2. Compras entre US$ 50,01 e US$ 3.000,00 (dólares americanos) em plataformas certificadas pelo Remessa Conforme:

  • Imposto de Importação (II): Alíquota de 60% sobre o Valor Aduaneiro, porém, com um desconto fixo de US$ 20,00 sobre o valor do imposto calculado.
  • ICMS (Imposto sobre Circulação de Mercadorias e Serviços): Permanece em 17% sobre a base de cálculo que inclui o valor da mercadoria, frete, seguro e o Imposto de Importação.

O que muda: Mantém-se a alíquota de 60% de II, mas o desconto de US$ 20,00 no imposto é uma novidade que pode amenizar o custo final para algumas faixas de valor.

3. Compras em plataformas NÃO certificadas pelo Remessa Conforme (independentemente do valor, incluindo abaixo de US$ 50,00):

  • Imposto de Importação (II): Alíquota de 60% sobre o Valor Aduaneiro.
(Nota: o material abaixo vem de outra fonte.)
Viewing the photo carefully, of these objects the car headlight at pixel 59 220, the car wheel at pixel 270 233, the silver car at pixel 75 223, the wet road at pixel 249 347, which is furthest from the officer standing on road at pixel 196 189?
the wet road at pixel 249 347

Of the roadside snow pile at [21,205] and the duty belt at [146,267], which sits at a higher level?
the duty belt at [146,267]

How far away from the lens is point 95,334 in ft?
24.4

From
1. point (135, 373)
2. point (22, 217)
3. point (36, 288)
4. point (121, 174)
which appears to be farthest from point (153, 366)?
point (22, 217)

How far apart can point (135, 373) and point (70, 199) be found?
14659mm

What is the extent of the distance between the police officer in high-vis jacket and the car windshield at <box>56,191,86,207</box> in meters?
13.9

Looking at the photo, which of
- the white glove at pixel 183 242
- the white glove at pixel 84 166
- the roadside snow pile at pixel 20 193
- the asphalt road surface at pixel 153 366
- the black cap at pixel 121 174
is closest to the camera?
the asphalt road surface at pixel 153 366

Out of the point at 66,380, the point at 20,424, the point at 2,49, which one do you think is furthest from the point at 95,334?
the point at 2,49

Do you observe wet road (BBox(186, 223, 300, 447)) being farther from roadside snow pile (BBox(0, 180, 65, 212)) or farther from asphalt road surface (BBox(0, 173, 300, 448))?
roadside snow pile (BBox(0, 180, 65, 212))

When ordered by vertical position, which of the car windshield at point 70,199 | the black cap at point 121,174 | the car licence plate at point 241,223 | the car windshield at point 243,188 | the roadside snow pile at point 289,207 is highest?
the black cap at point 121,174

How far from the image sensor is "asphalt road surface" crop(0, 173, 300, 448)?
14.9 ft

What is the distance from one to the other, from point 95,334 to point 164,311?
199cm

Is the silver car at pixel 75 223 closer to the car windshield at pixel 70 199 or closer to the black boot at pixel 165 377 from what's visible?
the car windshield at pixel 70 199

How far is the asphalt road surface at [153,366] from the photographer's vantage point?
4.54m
Não há nenhum tipo de isenção ou desconto.
  • ICMS (Imposto sobre Circulação de Mercadorias e Serviços): Permanece em 17% sobre a base de cálculo que inclui o Imposto de Importação.
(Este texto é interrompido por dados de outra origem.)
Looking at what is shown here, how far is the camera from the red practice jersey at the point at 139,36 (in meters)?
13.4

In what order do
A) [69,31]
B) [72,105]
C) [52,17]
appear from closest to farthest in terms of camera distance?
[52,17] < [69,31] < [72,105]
O que muda: Nesses casos, a regra é a mesma que já existia para remessas não enquadradas em benefícios: 60% de II e 17% de ICMS. O importador pagará os impostos na chegada da mercadoria ao Brasil (geralmente via site dos Correios ou da transportadora).

Exceções Importantes:

  • Medicamentos: A importação de medicamentos para uso humano por pessoa física continua isenta de Imposto de Importação para valores de até US$ 10.000,00, desde que cumpram as exigências da ANVISA (como a apresentação de receita médica). O ICMS continua incidindo.
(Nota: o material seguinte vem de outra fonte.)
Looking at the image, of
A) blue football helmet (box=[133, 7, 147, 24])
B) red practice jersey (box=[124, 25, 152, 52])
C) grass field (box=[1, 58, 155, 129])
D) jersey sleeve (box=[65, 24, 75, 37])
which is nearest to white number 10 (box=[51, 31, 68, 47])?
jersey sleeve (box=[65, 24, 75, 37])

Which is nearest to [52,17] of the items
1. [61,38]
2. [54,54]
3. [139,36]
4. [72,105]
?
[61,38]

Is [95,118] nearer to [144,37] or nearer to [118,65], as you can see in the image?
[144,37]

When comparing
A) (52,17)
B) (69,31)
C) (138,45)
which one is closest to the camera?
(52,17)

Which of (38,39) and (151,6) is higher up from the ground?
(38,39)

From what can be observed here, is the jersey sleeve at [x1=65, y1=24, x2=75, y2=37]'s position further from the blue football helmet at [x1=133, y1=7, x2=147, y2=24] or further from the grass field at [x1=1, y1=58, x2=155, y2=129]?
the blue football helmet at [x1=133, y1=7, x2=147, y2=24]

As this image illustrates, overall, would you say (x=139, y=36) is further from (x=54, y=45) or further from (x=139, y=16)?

O Que Muda Para o Consumidor e o Comércio?

Para o Consumidor:

  • Maior Custo Final: As compras de até US$ 50,00, antes isentas do imposto federal para quem comprava em lojas certificadas, ficaram mais caras com a incidência de 20% de II. Isso pode desestimular parte do consumo de produtos de baixo valor do exterior.
  • Transparência no Pagamento: A principal vantagem do Remessa Conforme para o consumidor que compra em lojas certificadas é que os impostos são cobrados e pagos no ato da compra. Isso elimina a surpresa da taxação na chegada do produto e a necessidade de acessar plataformas externas para fazer o pagamento, agilizando o recebimento.
  • Agilidade na Entrega: As encomendas das plataformas certificadas tendem a ser liberadas mais rapidamente na alfândega, pois os impostos já foram recolhidos, o que aumenta as chances de canal verde.

Para o Comércio Nacional:

  • Concorrência Mais Equilibrada: A intenção do governo é reduzir a vantagem competitiva dos produtos importados de baixo valor, que antes não pagavam imposto federal, buscando um equilíbrio com o varejo e a indústria nacional, que pagam todos os impostos.
  • Aumento da Arrecadação: As novas regras visam aumentar a arrecadação federal com as importações de e-commerce.

Para as Plataformas de E-commerce:

  • Adesão ao Remessa Conforme: As grandes plataformas (como AliExpress, Shein, Shopee, Amazon) já aderiram ao programa para oferecer a seus clientes a vantagem da transparência e da agilidade na entrega.
  • Adaptação de Preços: As empresas precisam ajustar seus preços para refletir os novos custos de tributação.

Em resumo, as novas regras para importação de pequeno valor no Brasil, em especial a atualização do Remessa Conforme, marcam um ponto de inflexão na dinâmica das compras internacionais. O consumidor sentirá um aumento nos custos para compras de baixo valor, mas em troca terá mais transparência e agilidade na entrega. Para o comércio nacional, a expectativa é de um ambiente mais justo de concorrência.